Auf welchen Wert muss laut der Quelle das Ausgabemodul in VLC gesetzt werden?

━━━━━ QUELLE

Da jack bereits läuft, sehe ich keine Option, wie man vlc überreden kann, jack zu verwenden. Ohne Parameter wird alsa verwendet und das GUI stellt keine Möglichkeit zur Verfügung, auf jack zu wechseln - es sei denn ich habe sie noch nicht gefunden.

Vermutlich sehe ich den Wald vor lauter Bäumen nicht ..

----------

## firefly

Laut dem link den ich schon gepostet habe muss audio auf ""Extras → Einstellungen → Audio → Ausgabemodul" auf "Hardware-Audioausgabe" " gesetzt werden

https://wiki.ubuntuusers.de/VLC/#VLC-mit-Jack

----------

## Erdie

OK, ich war im Urlaub, der Wind hat auf Island meine 1500€ teure DSLR zerdeppert und heute abend werde ich die Option testen - DANKE  :Wink: 

Man kann ja nicht immer Pech haben ..

━━━━━━━━━━
━━━━━ DATENZEILEN

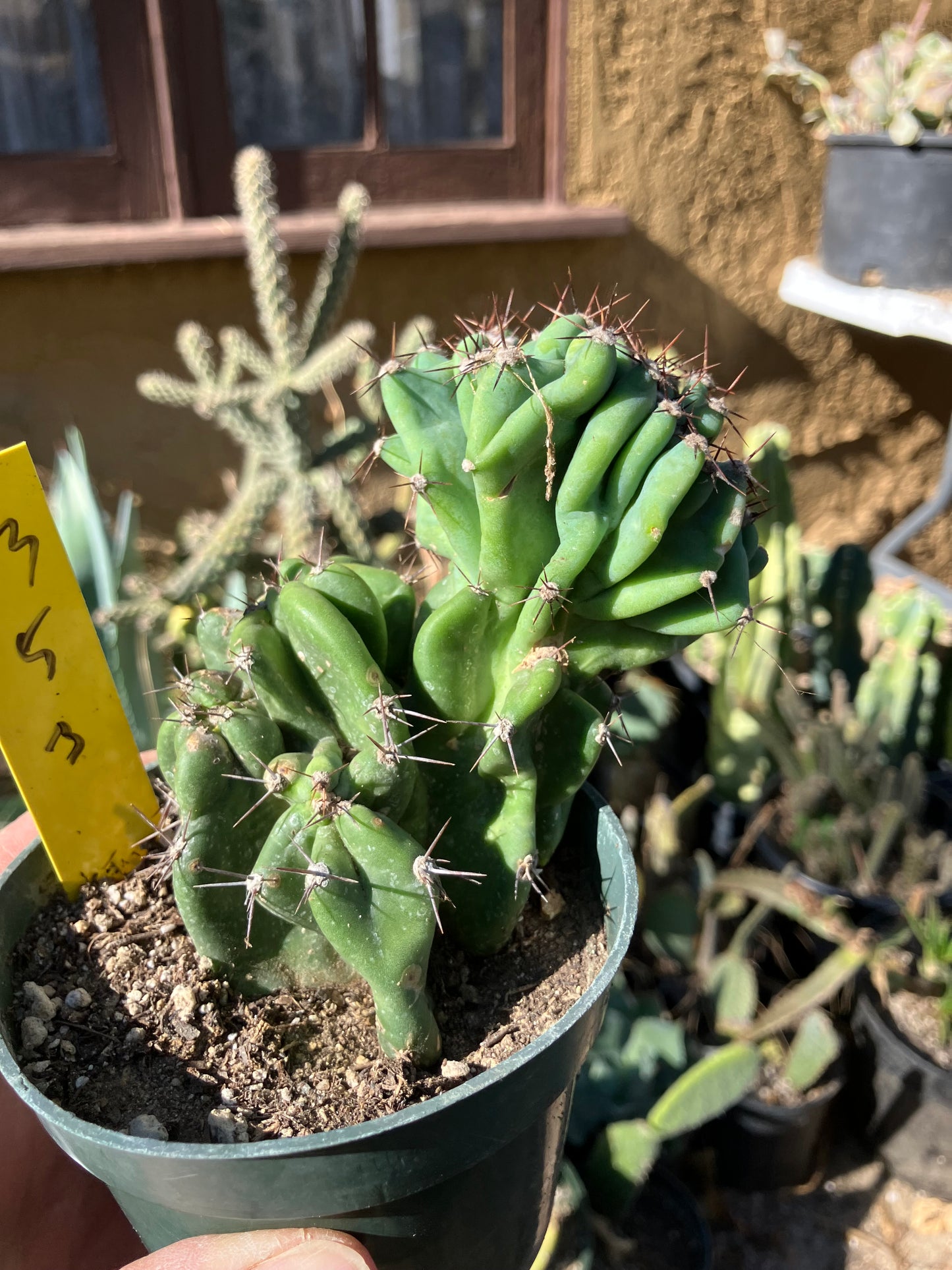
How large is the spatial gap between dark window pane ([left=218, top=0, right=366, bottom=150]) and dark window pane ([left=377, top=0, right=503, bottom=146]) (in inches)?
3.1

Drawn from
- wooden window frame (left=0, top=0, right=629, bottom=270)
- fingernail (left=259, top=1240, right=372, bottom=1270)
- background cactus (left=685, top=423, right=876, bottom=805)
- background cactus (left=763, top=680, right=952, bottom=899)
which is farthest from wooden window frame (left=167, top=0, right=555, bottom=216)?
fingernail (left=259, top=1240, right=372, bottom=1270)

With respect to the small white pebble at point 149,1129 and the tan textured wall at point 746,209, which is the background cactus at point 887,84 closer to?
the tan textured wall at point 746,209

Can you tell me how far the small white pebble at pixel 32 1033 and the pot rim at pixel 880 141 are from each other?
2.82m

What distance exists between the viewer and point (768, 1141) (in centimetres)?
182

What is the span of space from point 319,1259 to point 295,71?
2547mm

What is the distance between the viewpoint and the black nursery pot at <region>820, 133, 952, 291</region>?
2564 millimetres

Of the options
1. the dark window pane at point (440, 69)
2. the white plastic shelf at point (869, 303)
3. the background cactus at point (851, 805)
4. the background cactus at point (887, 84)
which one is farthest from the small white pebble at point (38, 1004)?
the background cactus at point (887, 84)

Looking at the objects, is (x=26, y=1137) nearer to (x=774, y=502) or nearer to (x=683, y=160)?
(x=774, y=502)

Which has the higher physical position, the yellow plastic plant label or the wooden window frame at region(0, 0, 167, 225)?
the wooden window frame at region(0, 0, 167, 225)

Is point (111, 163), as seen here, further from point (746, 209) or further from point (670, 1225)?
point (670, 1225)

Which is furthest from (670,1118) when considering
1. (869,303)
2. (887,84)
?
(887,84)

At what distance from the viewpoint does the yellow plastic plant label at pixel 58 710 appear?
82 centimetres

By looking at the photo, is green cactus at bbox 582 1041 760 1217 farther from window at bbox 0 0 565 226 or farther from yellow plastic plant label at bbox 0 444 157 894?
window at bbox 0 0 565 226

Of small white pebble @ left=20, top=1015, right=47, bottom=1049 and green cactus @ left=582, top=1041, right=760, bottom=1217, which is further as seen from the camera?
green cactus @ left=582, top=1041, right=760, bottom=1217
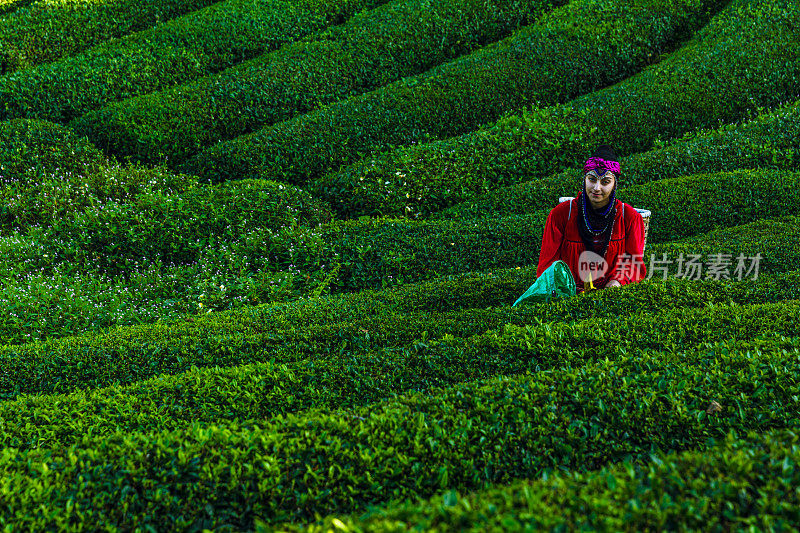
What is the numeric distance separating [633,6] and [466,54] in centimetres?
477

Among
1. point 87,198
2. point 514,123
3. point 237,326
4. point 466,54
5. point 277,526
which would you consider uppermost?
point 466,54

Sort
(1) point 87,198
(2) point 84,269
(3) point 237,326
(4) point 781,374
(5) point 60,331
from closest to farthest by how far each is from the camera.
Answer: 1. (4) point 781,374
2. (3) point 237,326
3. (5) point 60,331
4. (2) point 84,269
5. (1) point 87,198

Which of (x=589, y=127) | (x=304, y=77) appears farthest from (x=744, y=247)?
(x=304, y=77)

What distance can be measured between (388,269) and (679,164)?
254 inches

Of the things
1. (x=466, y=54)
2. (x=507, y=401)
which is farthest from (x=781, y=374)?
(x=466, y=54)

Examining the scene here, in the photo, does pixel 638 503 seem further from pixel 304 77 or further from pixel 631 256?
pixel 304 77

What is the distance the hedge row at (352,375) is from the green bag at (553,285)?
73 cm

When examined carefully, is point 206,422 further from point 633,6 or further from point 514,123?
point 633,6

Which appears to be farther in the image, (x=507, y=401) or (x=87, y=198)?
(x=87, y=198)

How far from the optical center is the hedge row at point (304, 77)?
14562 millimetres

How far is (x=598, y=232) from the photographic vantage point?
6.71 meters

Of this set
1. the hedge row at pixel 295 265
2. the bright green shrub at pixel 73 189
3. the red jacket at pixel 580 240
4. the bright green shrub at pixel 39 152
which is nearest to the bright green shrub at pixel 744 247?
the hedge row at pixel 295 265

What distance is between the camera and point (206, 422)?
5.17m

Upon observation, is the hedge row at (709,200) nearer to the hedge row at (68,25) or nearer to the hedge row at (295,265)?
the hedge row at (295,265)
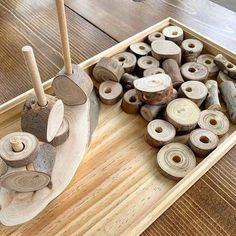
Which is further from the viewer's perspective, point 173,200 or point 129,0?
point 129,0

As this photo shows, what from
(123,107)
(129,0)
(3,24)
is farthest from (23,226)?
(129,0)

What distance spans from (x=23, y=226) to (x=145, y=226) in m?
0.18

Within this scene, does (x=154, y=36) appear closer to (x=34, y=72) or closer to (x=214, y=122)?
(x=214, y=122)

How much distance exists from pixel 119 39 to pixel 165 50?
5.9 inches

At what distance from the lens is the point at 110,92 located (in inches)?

━━━━━━━━━━

** ANTWORT **
Auf „Hardware-Audioausgabe“.